* BEGIN *

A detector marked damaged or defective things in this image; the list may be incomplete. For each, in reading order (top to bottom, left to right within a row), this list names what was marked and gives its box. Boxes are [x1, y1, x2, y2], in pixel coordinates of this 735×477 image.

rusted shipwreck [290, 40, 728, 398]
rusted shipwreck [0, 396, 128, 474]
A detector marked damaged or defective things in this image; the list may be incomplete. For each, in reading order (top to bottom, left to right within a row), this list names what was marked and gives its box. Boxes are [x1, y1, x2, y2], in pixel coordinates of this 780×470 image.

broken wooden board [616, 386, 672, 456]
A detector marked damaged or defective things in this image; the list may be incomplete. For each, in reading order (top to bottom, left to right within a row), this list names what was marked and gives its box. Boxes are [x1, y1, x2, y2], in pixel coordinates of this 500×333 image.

* END *
* BEGIN *

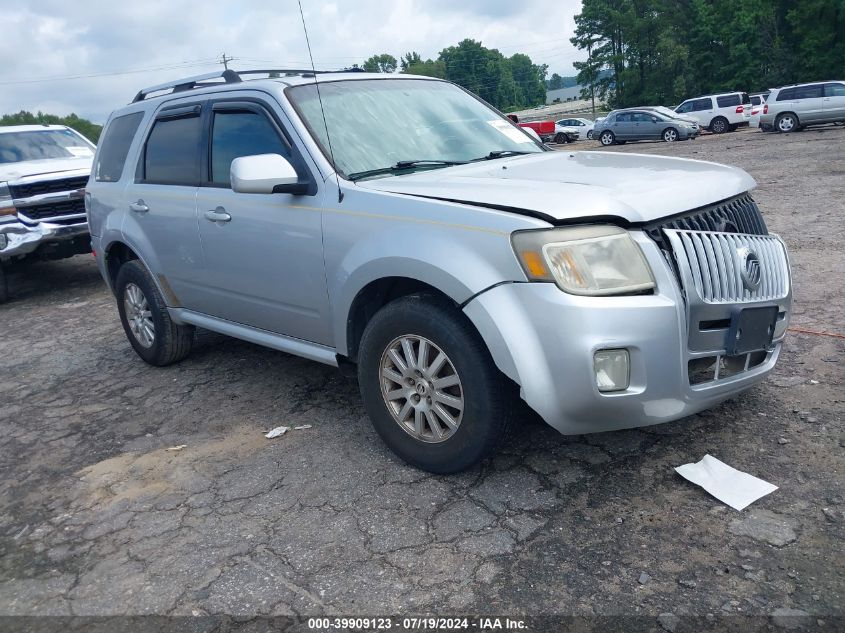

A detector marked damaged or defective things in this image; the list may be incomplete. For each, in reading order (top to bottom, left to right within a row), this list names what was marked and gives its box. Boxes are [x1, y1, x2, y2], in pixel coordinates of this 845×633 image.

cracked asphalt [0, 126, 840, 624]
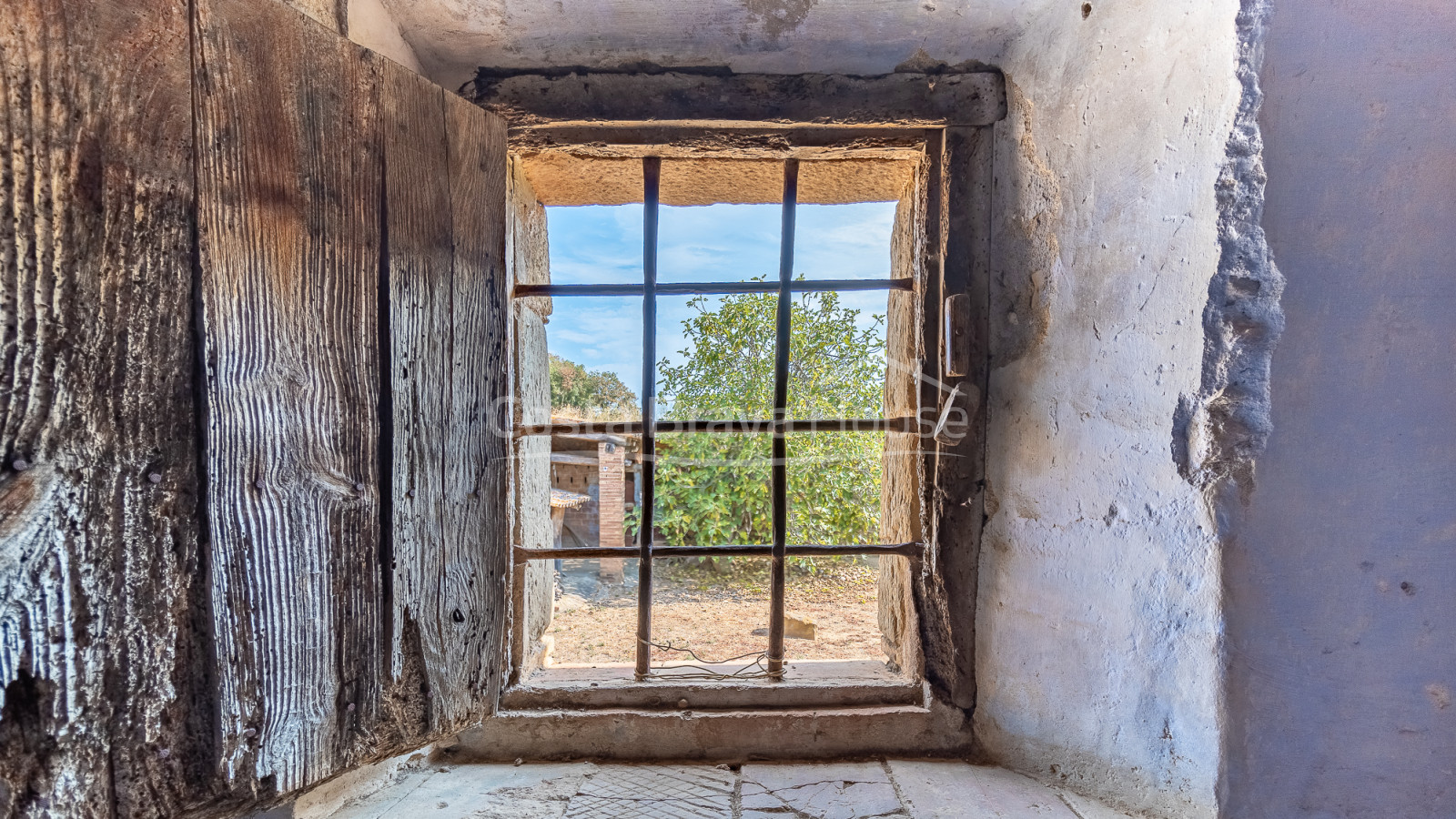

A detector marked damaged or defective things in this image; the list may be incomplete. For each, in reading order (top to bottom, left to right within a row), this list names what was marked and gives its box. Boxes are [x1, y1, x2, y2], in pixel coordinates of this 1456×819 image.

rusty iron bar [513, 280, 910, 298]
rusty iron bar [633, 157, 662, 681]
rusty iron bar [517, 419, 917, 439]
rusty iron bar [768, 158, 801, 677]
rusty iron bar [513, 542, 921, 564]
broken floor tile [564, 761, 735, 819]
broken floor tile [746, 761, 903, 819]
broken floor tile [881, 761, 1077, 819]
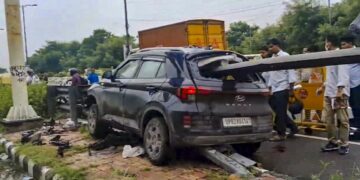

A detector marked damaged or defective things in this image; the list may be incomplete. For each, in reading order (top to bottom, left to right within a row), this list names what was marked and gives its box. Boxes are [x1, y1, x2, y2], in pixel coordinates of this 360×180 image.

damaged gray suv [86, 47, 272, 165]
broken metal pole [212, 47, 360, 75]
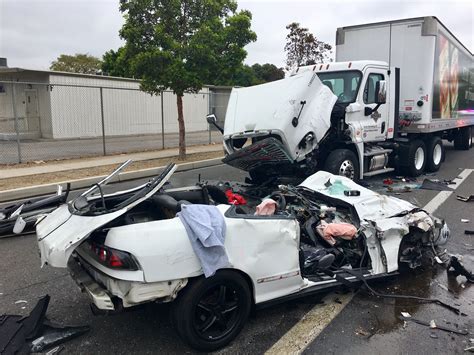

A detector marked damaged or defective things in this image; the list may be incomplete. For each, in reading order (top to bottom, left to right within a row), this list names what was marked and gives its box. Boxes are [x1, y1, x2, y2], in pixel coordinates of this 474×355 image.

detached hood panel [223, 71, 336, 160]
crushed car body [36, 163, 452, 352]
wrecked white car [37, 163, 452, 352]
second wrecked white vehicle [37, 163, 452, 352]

* END *
* BEGIN *

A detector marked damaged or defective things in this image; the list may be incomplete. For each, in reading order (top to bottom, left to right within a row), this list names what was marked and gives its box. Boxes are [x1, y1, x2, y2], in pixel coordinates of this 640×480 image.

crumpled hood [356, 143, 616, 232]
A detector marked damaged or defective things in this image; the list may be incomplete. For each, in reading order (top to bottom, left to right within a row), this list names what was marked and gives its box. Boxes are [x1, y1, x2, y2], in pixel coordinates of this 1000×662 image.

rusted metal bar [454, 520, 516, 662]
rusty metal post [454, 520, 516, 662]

* END *

Task statement – Reproduce the entries above, without any change, from the line containing "this 780×470 image." through the line containing "broken wooden board [616, 386, 672, 456]", including both of those lines.

Answer to the exercise –
A detector marked damaged or defective things in this image; the list may be incomplete. For each, in reading order (top to bottom, left to right within a row), this list names what was marked and gives its box. Boxes are [x1, y1, x2, y2], in pixel coordinates of this 780×470 image.

broken wooden board [616, 386, 672, 456]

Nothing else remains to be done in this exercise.